**Text section:**
The Hull-White model is a one-factor model that extends the Vasicek model by allowing the mean reversion and volatility parameters to be time-dependent. It is commonly used for pricing interest rate derivatives. Brace-Gatarek-Musiela (BGM) Model extends the Hull-White model to incorporate more factors. It is one of the Libor Market Model (LMM) that describes the evolution of forward rates. It allows for the modeling of both the short-rate and the entire yield curve. It is defined as

\[ dr(t) = (\theta(t) - a r(t)) \, dt + \sigma(t) \, dW(t) \]

where

  • \(r(t)\) is the short-term interest rate at time \(t\).
  • \(θ(t)\) is the long-term mean or equilibrium level of the interest rate.
  • \(a\) is the speed of mean reversion.
  • \(σ(t)\) is the time-dependent volatility of the interest rate.
  • \(dW(t)\) is a Wiener process or Brownian motion, representing a random shock.
using Interpolations, Dierckx, Random, CairoMakie

function hull_white_theta_timevar_sigma(years, prices, σt; a::Float64)
    @assert length(years) == length(prices) == length(σt) "times and prices and sigmas must have same length"

    # Interpolate logP for smooth derivatives (cubic spline)
    logP = log.(prices)
    interp_logP = Spline1D(years, logP, k=3)  # cubic spline

    # instantaneous forward f(0,t) = -∂_t log P(0,t)
    f0(t) = -derivative(interp_logP, t)
    df0(t) = -derivative(interp_logP, t, 2)

    # Precompute Δs_j (left Riemann widths). assumes years[1] == 0 or handles first width as years[1].
    Δs = Vector{Float64}(undef, length(years))
    Δs[1] = years[1] # if years[1]==0 this is zero; else left interval from 0
    for j in 2:length(years)
        Δs[j] = years[j] - years[j-1]
    end

    # Compute integral term I(t_i) = 1/2 * ∫_0^{t_i} e^{-2a(t_i - s)} σ(s)^2 ds
    I = zeros(length(years))
    for i in 1:length(years)
        ti = years[i]
        s = 0.0
        acc = 0.0
        # left Riemann: use sigma at s = years[j] for interval [years[j], years[j+1])
        for j in 1:i
            sj = years[j]
            # width Δs[j] approximates length of [sj, sj+1) (or [0, years[1]] for j=1)
            w = Δs[j]
            if w <= 0
                # if grid is pure points (years[1]==0 and Δs[1]==0), skip zero-width
                continue
            end
            # integrand evaluated at left point sj
            integrand = exp(-2a * (ti - sj)) * (σt[j]^2)

**Data shown:**
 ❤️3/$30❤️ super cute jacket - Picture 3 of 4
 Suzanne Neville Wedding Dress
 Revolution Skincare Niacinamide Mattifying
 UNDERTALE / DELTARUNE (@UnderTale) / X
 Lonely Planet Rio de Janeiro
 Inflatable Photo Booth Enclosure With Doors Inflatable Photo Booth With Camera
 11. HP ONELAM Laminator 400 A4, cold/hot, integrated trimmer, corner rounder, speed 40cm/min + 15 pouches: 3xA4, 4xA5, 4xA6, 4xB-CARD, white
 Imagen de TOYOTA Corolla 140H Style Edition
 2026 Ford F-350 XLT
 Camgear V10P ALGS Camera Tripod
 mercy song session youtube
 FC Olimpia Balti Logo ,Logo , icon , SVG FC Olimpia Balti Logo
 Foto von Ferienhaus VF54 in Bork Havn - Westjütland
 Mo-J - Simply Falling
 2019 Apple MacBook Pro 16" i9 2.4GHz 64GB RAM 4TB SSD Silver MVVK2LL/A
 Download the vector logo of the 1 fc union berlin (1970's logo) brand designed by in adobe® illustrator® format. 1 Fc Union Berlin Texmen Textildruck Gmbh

...

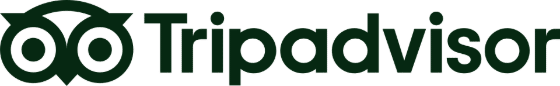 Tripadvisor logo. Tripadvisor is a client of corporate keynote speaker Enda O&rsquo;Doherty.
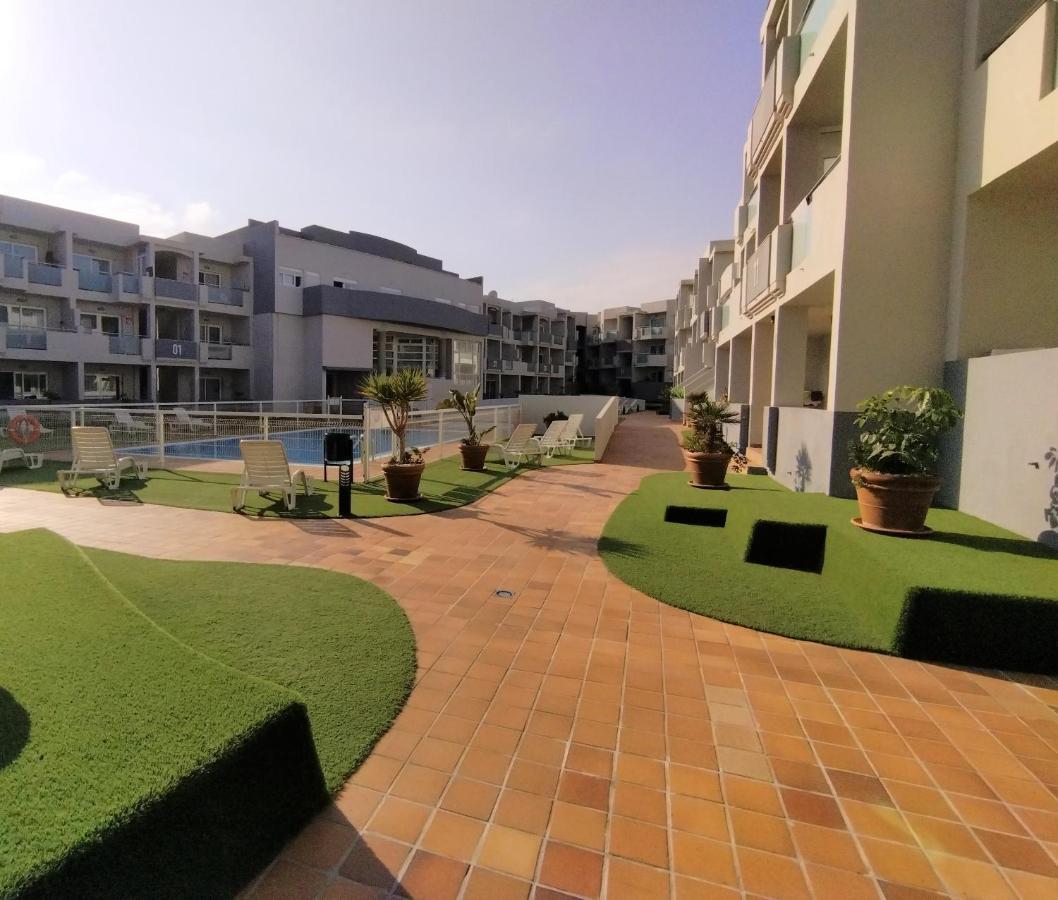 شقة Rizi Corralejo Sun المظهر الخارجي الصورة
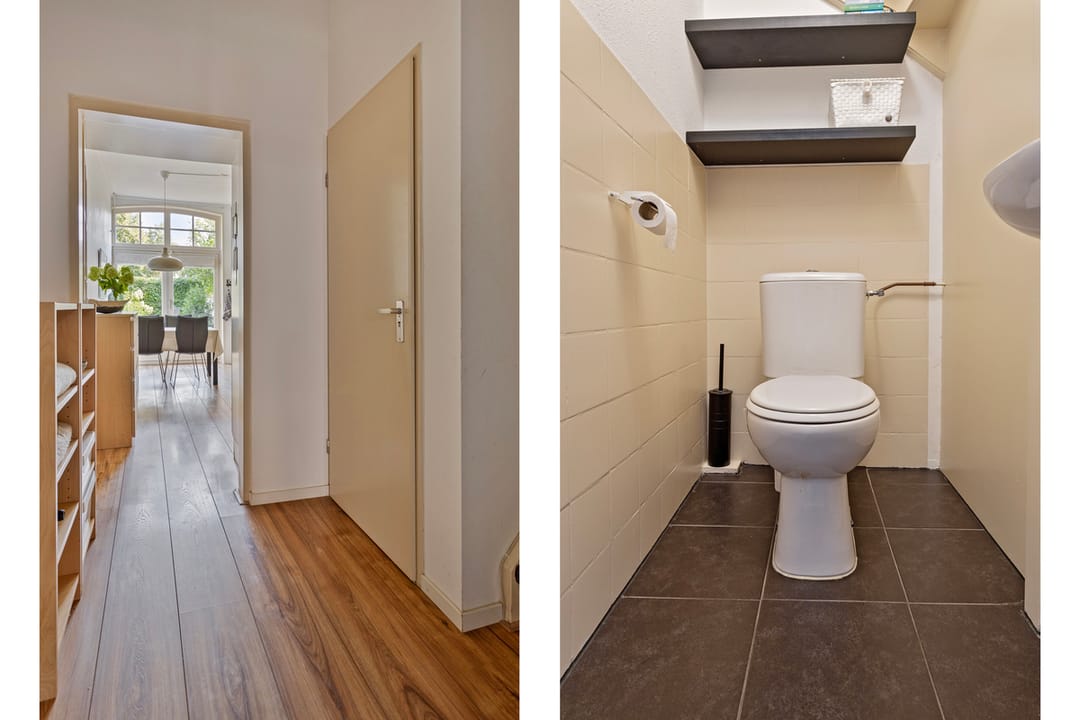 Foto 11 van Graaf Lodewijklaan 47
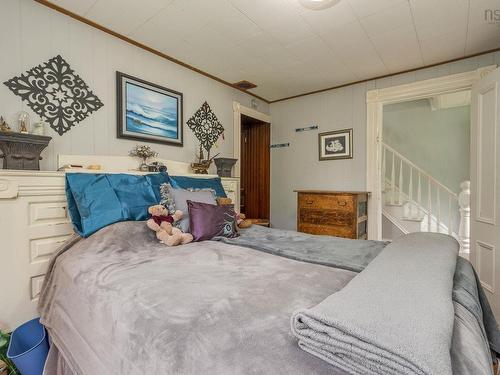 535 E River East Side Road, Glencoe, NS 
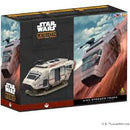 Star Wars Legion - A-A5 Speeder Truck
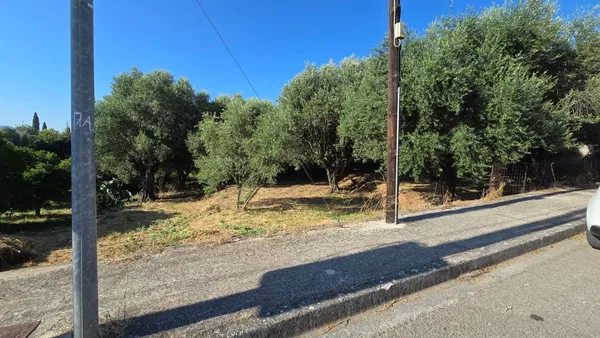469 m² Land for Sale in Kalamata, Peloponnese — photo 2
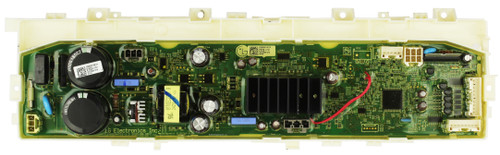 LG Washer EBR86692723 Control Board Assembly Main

* * *

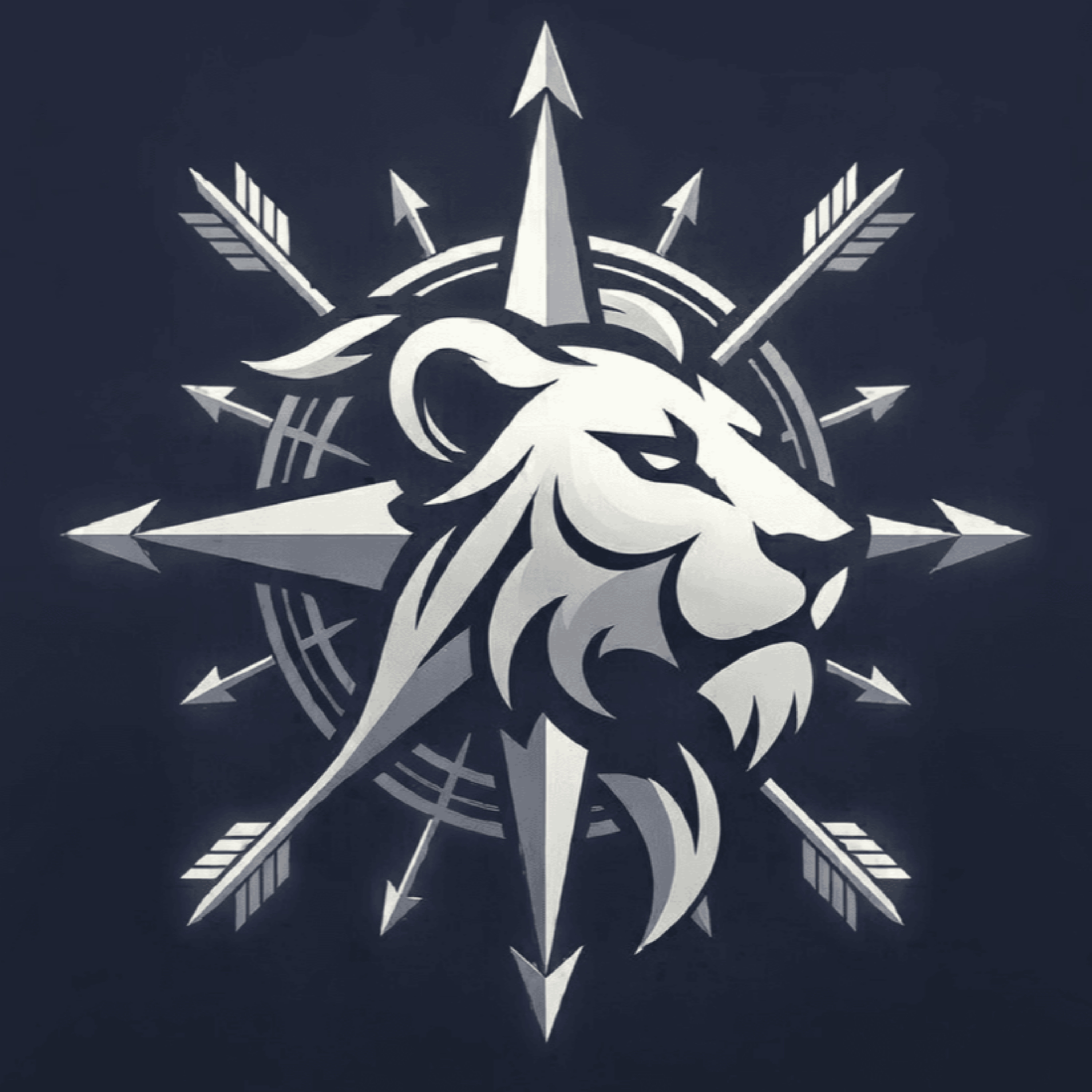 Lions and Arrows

**What this exercise asks:**
(A) According to the excerpt on the Hull-White model, which two parameters of the Vasicek model does the Hull-White model allow to be time-dependent?
(B) Continue the Hull-White model excerpt from the point where it stops.

**Answers for the exercise:**
(A) The mean reversion and volatility parameters.

(B)
            acc += integrand * w
        end
        I[i] = 0.5 * acc
    end

    # theta vector: df0 + a*f0 + I
    θt = [df0(years[i]) + a * f0(years[i]) + I[i] for i in 1:length(years)]

    return θt, f0, df0
end

let
    # Market curve setup (synthetic)
    years = collect(0.0:0.1:10.0)
    yields = 0.02 .+ 0.002 .* years
    prices = exp.(-yields .* years)

    # Parameters
    a = 0.1 # mean reversion speed
    σt = 0.008 .+ 0.004 .* sin.(0.5 .* years) # sinusoidal time-varying sigma
    θt, f0, df0 = hull_white_theta_timevar_sigma(years, prices, σt; a=a)
    r0 = 0.03 # initial short rate
    nsim = 1000 # number of simulated paths

    # Preallocate
    rpaths = zeros(length(years), nsim)

    # Seed for reproducibility
    Random.seed!(1234)

    # Euler–Maruyama simulation
    for path in 1:nsim
        r = r0
        rpaths[1, path] = r
        for i in 2:length(years)
            dt = years[i] - years[i-1]
            dW = sqrt(dt) * randn()
            drift = (θt[i-1] - a * r) * dt
            diffusion = σt[i-1] * dW
            r += drift + diffusion
            rpaths[i, path] = r
        end
    end

    # Plot
    fig = Figure(size=(800, 500))
    ax = Axis(fig[1, 1], xlabel="Time (years)", ylabel="Short rate", title="Hull–White Simulation with time-dependent θ(t) and σ(t)")
    for path in 1:nsim
        lines!(ax, years, rpaths[:, path])
    end
    fig
end

25.3.2 Equity Models

25.3.2.1 Geometric Brownian Motion (GBM)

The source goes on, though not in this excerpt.